Secondly, Fry believed that rhythm in art almost always manifests as a flowing, unbroken quality. He argued that Westerners should have no difficulty recognizing this trait in Chinese art, as similar characteristics can be observed in many Italian works. “The contour drawing of certain pictures by Ambrogio Lorenzetti comes very close indeed to what we can divine of the painting of the great periods. Botticelli is another case of an essentially Chinese artist. He, too, relies almost entirely on linear rhythms for the organization of his design, and his rhythm has just that flowing continuity, that melodious ease which we find in the finer examples of Chinese painting. Even Ingres has been claimed, or denounced, as the case may be, as a ‘Chinese’ painter.” Thus, Fry discerned an inherent consistency between European and Chinese art in the expression of the artists’ inner passions.

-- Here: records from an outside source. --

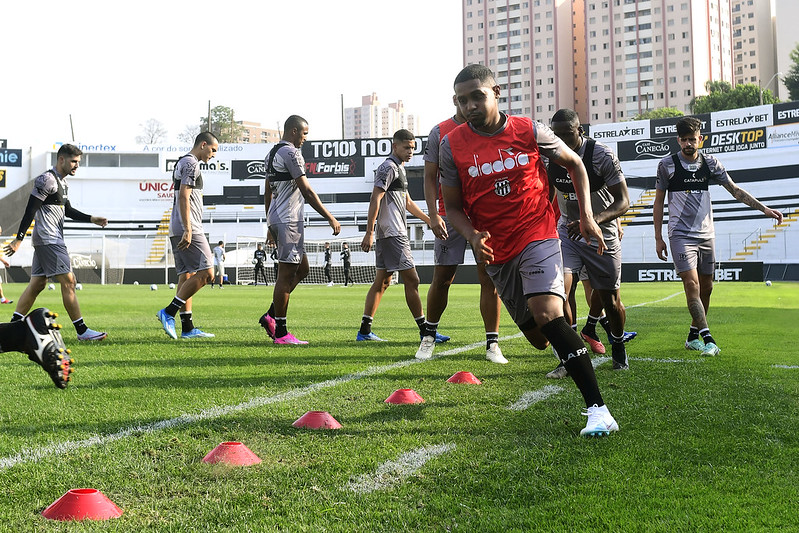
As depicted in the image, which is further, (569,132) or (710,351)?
(710,351)

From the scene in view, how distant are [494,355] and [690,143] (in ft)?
9.01

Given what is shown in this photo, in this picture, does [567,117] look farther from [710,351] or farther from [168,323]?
[168,323]

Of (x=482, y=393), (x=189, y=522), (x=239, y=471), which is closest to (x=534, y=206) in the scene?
(x=482, y=393)

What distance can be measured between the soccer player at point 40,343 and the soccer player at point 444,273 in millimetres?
2538

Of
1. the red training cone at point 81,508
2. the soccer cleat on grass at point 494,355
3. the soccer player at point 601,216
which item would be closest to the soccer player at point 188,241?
the soccer cleat on grass at point 494,355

Thirdly, Fry also drew comparisons of the shaping characteristics of Eastern and Western art, maintaining that the unique emotional quality of Chinese art forms stems from the distinct spiritual attributes of the Chinese people in contrast to European craftsmen. He stated that when the Chinese conceive of fixed forms, they begin with spheres, ellipsoids, and cylinders, whereas most European sculpture and painting, in terms of their creation of form, start from the cube or at least some simple polyhedron. By 1927, Fry further expounded upon the evolution of Cézanne’s style through an analysis of Chinese paintings’ formal concepts, producing the substantial aesthetic treatise titled Cezanne: A Study of His Development, in which he famously posited that Cézanne “showed how it was possible to pass from the complexity of the appearance of things to the geometrical simplicity which design demands.” Cézanne’s famous dictum, “Treat nature by the cylinder, the sphere, the cone,” intriguingly parallels Fry’s characterization of Chinese art as deriving its forms from “spheres, ellipsoids, and cylinders.”
Of course, it must be noted that as a formalist aesthete, Fry explicated Chinese art from the perspective of formal analysis. As he put it, “A man need not be a Sinologist to understand the aesthetic appeal of a Chinese statue.” This view is undoubtedly open to debate. It seems that the imperialistic invasions by Western powers since the mid-19th century have instilled in Fry and other European and American modernists a sense of guilt and moral responsibility towards different cultures, leading them to hold Chinese art in high esteem and attempt to reconcile aesthetic and ethical tensions through a cultural globalism grounded in formal aesthetics. Indeed, overlooking the interplay between art and its cultural context hinders a comprehensive understanding of artists and their works. While Fry’s formal explication of classical Chinese aesthetics may not be flawless, he effectively integrated Chinese artistic concepts into the framework of Western modernist formal aesthetics, thus making an indelible contribution to the Eastern-Western literary and artistic exchange in the 20th century.
Yang Lixin is a professor from the School of Literature at Nanjing Normal University.